■ TASK DIRECTIONS: Please list every line in the data below that contains the word "closer", copying each such line in full.

------------

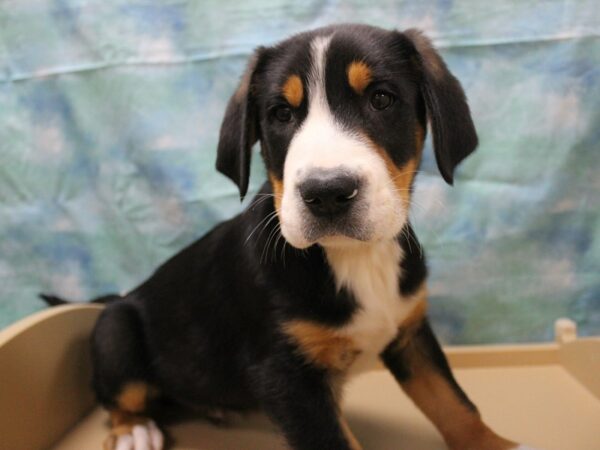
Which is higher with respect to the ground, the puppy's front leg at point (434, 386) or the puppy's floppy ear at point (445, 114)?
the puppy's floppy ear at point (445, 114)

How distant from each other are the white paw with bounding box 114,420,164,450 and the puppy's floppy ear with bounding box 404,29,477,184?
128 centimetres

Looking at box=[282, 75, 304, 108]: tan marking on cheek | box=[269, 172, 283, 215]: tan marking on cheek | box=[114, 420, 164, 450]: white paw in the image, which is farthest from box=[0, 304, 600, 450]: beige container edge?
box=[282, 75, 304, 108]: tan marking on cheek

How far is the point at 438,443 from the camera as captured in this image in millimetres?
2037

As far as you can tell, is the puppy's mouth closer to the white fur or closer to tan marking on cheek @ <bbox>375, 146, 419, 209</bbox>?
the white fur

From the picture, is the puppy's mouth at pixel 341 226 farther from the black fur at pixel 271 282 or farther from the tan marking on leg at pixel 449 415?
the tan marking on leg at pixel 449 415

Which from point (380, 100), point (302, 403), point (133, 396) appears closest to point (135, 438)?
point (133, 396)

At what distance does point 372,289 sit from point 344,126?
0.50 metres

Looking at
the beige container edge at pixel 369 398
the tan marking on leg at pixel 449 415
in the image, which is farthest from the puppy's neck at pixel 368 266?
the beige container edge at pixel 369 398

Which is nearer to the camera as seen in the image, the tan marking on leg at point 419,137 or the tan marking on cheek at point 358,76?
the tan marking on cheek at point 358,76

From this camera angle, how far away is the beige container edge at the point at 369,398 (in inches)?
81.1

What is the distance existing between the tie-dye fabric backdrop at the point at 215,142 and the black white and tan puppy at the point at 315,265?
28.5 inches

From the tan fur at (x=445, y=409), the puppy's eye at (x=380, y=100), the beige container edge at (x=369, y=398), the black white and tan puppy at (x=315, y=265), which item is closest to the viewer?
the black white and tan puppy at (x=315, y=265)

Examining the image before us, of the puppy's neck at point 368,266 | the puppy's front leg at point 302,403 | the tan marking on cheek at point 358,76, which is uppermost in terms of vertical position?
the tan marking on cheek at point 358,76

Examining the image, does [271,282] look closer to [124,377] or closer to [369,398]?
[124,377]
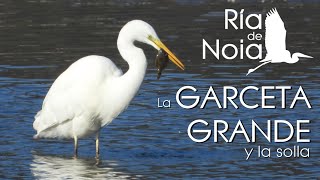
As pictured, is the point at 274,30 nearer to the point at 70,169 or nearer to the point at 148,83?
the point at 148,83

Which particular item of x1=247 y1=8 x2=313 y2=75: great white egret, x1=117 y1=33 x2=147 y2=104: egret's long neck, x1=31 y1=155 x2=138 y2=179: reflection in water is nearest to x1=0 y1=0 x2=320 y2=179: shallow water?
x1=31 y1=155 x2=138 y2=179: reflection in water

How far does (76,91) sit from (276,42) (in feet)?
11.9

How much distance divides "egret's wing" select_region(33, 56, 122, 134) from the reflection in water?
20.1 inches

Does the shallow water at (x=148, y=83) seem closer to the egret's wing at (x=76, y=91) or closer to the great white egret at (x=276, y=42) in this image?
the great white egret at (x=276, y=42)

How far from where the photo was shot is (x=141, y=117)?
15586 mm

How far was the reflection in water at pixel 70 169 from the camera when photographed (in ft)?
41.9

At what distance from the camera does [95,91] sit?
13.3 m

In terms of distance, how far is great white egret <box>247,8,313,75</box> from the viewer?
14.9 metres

------------

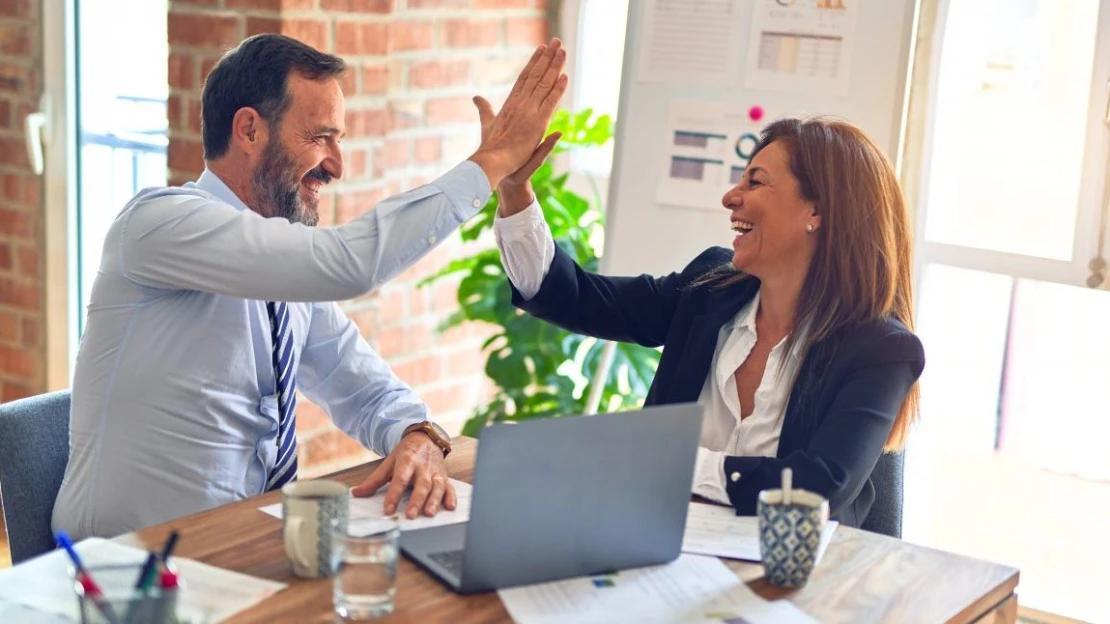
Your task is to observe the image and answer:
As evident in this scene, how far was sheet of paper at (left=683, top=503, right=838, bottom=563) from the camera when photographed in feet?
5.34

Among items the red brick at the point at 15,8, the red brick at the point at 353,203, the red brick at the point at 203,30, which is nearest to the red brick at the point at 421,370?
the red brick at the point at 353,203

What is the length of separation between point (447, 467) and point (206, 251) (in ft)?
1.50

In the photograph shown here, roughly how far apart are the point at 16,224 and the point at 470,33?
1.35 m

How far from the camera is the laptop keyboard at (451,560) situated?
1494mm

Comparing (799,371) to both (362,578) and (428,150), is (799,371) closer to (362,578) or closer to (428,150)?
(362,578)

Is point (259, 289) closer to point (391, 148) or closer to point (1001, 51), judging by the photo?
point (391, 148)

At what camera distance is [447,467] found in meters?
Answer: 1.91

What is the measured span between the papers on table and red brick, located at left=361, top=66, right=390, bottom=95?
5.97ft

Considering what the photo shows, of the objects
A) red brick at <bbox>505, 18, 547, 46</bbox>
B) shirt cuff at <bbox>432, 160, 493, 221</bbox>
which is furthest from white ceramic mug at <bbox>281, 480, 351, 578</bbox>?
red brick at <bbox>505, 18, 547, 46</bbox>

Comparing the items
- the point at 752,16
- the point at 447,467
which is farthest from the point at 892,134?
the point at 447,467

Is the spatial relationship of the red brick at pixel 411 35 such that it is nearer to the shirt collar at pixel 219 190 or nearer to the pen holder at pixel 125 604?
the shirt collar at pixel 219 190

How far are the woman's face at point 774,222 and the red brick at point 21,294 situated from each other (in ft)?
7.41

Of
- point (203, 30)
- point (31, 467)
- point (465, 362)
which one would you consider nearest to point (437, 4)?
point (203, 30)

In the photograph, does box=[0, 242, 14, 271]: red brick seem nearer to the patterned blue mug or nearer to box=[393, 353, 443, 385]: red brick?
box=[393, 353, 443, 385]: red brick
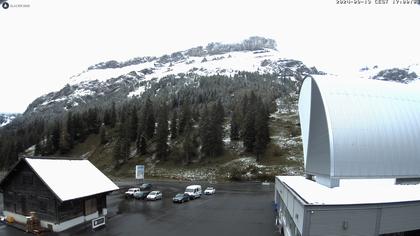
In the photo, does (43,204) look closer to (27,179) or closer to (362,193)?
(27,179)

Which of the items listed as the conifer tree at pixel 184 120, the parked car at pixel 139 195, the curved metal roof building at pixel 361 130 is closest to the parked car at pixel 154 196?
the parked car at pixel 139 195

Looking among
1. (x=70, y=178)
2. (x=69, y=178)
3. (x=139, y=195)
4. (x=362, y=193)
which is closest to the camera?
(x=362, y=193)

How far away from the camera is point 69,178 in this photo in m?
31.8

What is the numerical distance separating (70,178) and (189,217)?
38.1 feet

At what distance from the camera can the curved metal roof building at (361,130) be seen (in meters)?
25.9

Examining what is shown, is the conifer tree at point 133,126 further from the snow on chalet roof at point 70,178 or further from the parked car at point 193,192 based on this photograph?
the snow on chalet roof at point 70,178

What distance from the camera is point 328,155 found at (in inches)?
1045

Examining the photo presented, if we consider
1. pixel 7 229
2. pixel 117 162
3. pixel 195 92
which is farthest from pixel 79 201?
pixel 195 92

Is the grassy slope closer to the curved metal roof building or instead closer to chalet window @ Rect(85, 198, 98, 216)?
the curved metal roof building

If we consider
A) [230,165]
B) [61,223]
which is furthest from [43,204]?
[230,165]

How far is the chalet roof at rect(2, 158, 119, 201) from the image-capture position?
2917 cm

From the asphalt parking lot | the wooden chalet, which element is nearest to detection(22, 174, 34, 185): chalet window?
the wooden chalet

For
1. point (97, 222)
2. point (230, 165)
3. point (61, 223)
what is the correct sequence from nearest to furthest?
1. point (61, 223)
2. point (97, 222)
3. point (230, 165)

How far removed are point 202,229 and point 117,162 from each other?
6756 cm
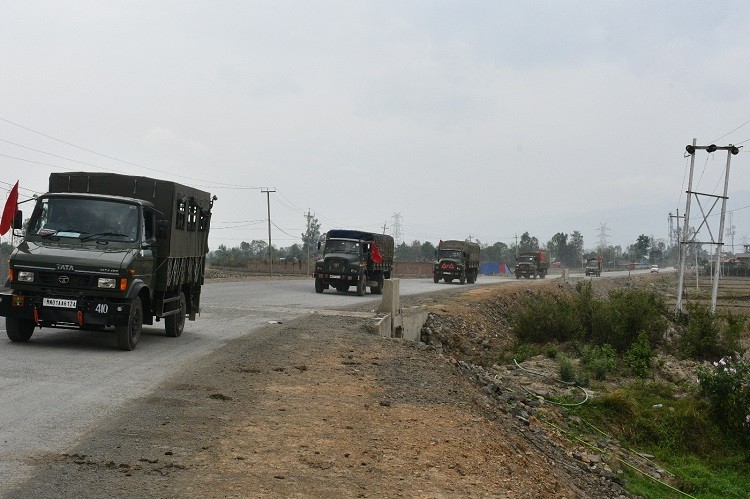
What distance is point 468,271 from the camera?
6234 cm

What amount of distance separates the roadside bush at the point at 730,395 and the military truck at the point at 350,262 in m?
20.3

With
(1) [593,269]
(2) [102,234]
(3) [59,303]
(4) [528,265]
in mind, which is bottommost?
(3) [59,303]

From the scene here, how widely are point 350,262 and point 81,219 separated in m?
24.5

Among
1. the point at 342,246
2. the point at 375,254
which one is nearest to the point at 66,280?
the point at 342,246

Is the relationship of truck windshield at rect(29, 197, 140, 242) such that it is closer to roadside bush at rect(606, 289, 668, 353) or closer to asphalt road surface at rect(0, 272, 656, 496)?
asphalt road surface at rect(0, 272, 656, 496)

------------

■ RIGHT ANSWER:
As far as you can tell, is the puppy's mouth closer to the white fur or closer to tan marking on cheek @ <bbox>375, 146, 419, 209</bbox>?
Examining the image, does [271,282] look closer to [124,377] or closer to [369,398]?
Does the shallow water at (x=148, y=83) seem closer to the egret's wing at (x=76, y=91) or closer to the great white egret at (x=276, y=42) in this image?
Comparing (799,371) to both (362,578) and (428,150), is (799,371) closer to (362,578) or closer to (428,150)?
Is point (259, 289) closer to point (391, 148) or closer to point (1001, 51), judging by the photo?
In the photo, does (43,204) look closer to (27,179) or closer to (362,193)?
Is the grassy slope closer to the curved metal roof building or instead closer to chalet window @ Rect(85, 198, 98, 216)?
Is the relationship of truck windshield at rect(29, 197, 140, 242) such that it is closer to roadside bush at rect(606, 289, 668, 353) or closer to asphalt road surface at rect(0, 272, 656, 496)?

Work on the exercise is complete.